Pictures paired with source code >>
################

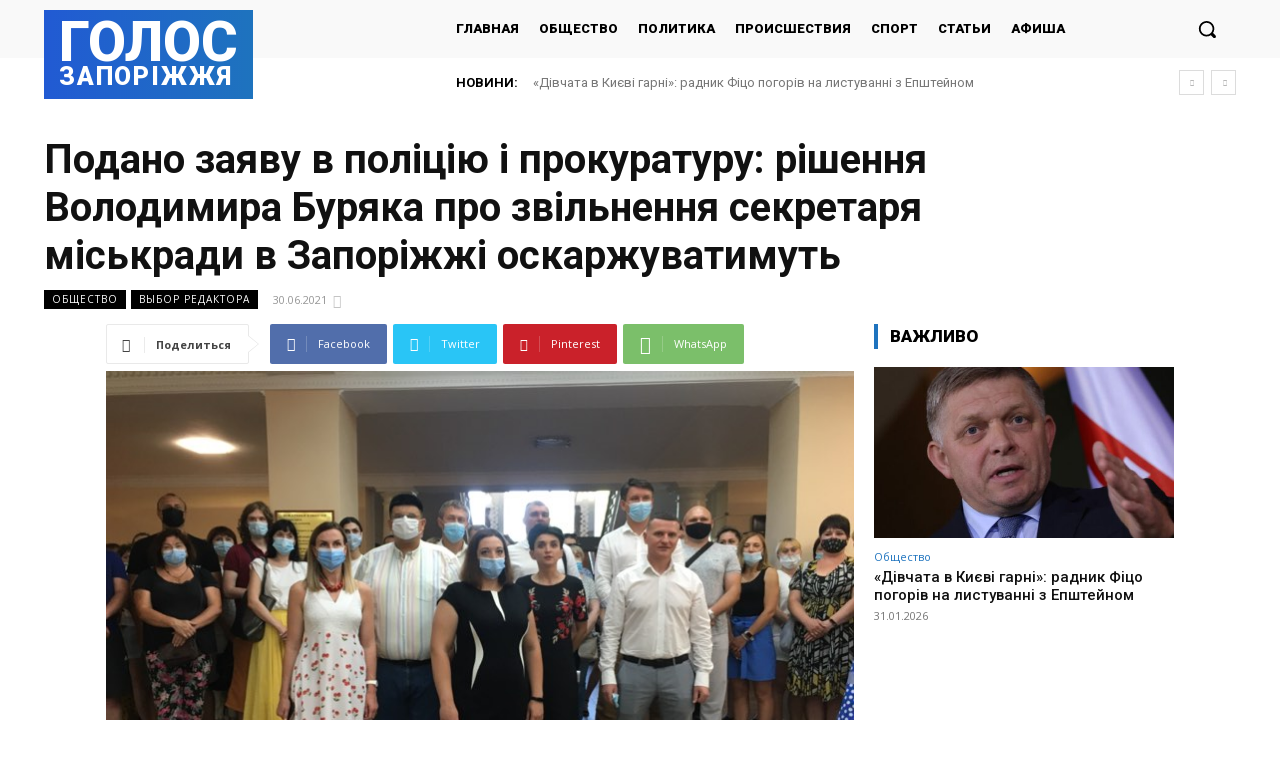

--- FILE ---
content_type: text/html; charset=UTF-8
request_url: https://golos.zp.ua/wp-admin/admin-ajax.php?td_theme_name=Newspaper&v=12.6.2
body_size: -152
content:
{"246132":99}

--- FILE ---
content_type: text/html; charset=utf-8
request_url: https://www.google.com/recaptcha/api2/aframe
body_size: 266
content:
<!DOCTYPE HTML><html><head><meta http-equiv="content-type" content="text/html; charset=UTF-8"></head><body><script nonce="cxKhY9SO-yPSrkXShiY_mA">/** Anti-fraud and anti-abuse applications only. See google.com/recaptcha */ try{var clients={'sodar':'https://pagead2.googlesyndication.com/pagead/sodar?'};window.addEventListener("message",function(a){try{if(a.source===window.parent){var b=JSON.parse(a.data);var c=clients[b['id']];if(c){var d=document.createElement('img');d.src=c+b['params']+'&rc='+(localStorage.getItem("rc::a")?sessionStorage.getItem("rc::b"):"");window.document.body.appendChild(d);sessionStorage.setItem("rc::e",parseInt(sessionStorage.getItem("rc::e")||0)+1);localStorage.setItem("rc::h",'1769900394929');}}}catch(b){}});window.parent.postMessage("_grecaptcha_ready", "*");}catch(b){}</script></body></html>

################

Task to carry out >>
Each entry above is to be written out again unchanged, apart from the pictures, which are left out.

Answer >>
--- FILE ---
content_type: text/html; charset=UTF-8
request_url: https://golos.zp.ua/wp-admin/admin-ajax.php?td_theme_name=Newspaper&v=12.6.2
body_size: -152
content:
{"246132":99}

--- FILE ---
content_type: text/html; charset=utf-8
request_url: https://www.google.com/recaptcha/api2/aframe
body_size: 266
content:
<!DOCTYPE HTML><html><head><meta http-equiv="content-type" content="text/html; charset=UTF-8"></head><body><script nonce="cxKhY9SO-yPSrkXShiY_mA">/** Anti-fraud and anti-abuse applications only. See google.com/recaptcha */ try{var clients={'sodar':'https://pagead2.googlesyndication.com/pagead/sodar?'};window.addEventListener("message",function(a){try{if(a.source===window.parent){var b=JSON.parse(a.data);var c=clients[b['id']];if(c){var d=document.createElement('img');d.src=c+b['params']+'&rc='+(localStorage.getItem("rc::a")?sessionStorage.getItem("rc::b"):"");window.document.body.appendChild(d);sessionStorage.setItem("rc::e",parseInt(sessionStorage.getItem("rc::e")||0)+1);localStorage.setItem("rc::h",'1769900394929');}}}catch(b){}});window.parent.postMessage("_grecaptcha_ready", "*");}catch(b){}</script></body></html>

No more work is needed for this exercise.